Westwood and Andreas Kronthaler, her husband and design partner, have created the women’s jackets for Britain’s Monteverdi Choir and Orchestras.

The asymmetric wrap design was developed by the Westwood couture team and tailored specifically for each performer, the company said. Created in a gray silk-cotton mix, it was developed for “comfort and elegance” during performances.

The Monteverdi Choir was founded in Cambridge in 1964, and is considered to be one of the best in the world. Made up of men and women, its upcoming major project will be a tour next year to celebrate the 450th anniversary of its namesake composer, Claudio Monteverdi.

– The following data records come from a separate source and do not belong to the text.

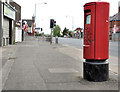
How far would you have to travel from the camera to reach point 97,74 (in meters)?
6.34

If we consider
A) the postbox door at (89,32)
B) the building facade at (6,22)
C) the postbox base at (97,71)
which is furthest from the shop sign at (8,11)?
the postbox base at (97,71)

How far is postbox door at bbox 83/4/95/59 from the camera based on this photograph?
6.48 meters

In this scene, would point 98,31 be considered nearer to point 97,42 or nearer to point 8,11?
point 97,42

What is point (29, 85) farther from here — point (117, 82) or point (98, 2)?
point (98, 2)

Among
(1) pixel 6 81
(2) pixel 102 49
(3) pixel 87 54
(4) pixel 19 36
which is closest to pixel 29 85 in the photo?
(1) pixel 6 81

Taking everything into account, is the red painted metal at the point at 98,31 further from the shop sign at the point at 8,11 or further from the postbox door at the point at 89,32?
the shop sign at the point at 8,11

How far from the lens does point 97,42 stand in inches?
254

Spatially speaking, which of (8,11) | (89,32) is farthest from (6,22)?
(89,32)

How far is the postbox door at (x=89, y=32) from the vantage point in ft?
21.3

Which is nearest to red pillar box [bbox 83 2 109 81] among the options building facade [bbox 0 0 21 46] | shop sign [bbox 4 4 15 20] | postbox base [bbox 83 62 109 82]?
postbox base [bbox 83 62 109 82]

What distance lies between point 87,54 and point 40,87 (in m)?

“Since we first heard them perform, we have made a point of going to concerts by the Monteverdi Choir and Orchestras,” said Westwood. “For us, their music-making is different, the sound is brighter and clearer, the music lifts you. It’s bliss to hear them, a tremendous experience. We have been talking for a while about making outfits for the choir, so we’re really happy it’s finally worked out.”

Westwood and Kronthaler first got to know the choir in 2014 during an event at Buckingham Palace hosted by Prince Charles, who is Monteverdi’s royal patron.

Sir John Eliot Gardiner, artistic director and conductor of the Monteverdi Choir, said the jacket design was important as there is an element of ritual to each concert performance.

“Dress and presentation have always been very important to us. It is important that the choir’s uniform is not only striking, but practical: It needs to be able to withstand long journeys in crammed suitcases and to look smart in venues which at times can be either freezing cold or uncomfortably hot,” he said.

Gardiner added the new jackets are “eminently sensitive to the singers’ practical needs.”

Westwood is no stranger to designing uniforms and dressing establishment figures: The Virgin Atlantic ground staff and crew have been wearing her designs since 2014, while the designer has also dressed opera stars and worked with the English National Ballet and for the KunstFestSpiele arts festival in both Hanover and Sydney.

Vivienne Westwood is also one of British Prime Minister Theresa May’s favorite labels, although the left-wing activist designer in no way supports the Conservative politician. Earlier this week, Westwood told BBC’s “Today” program: “Do I mind if Theresa May wears my clothes? No, but I certainly don’t admire her for anything. I think she’s awful.”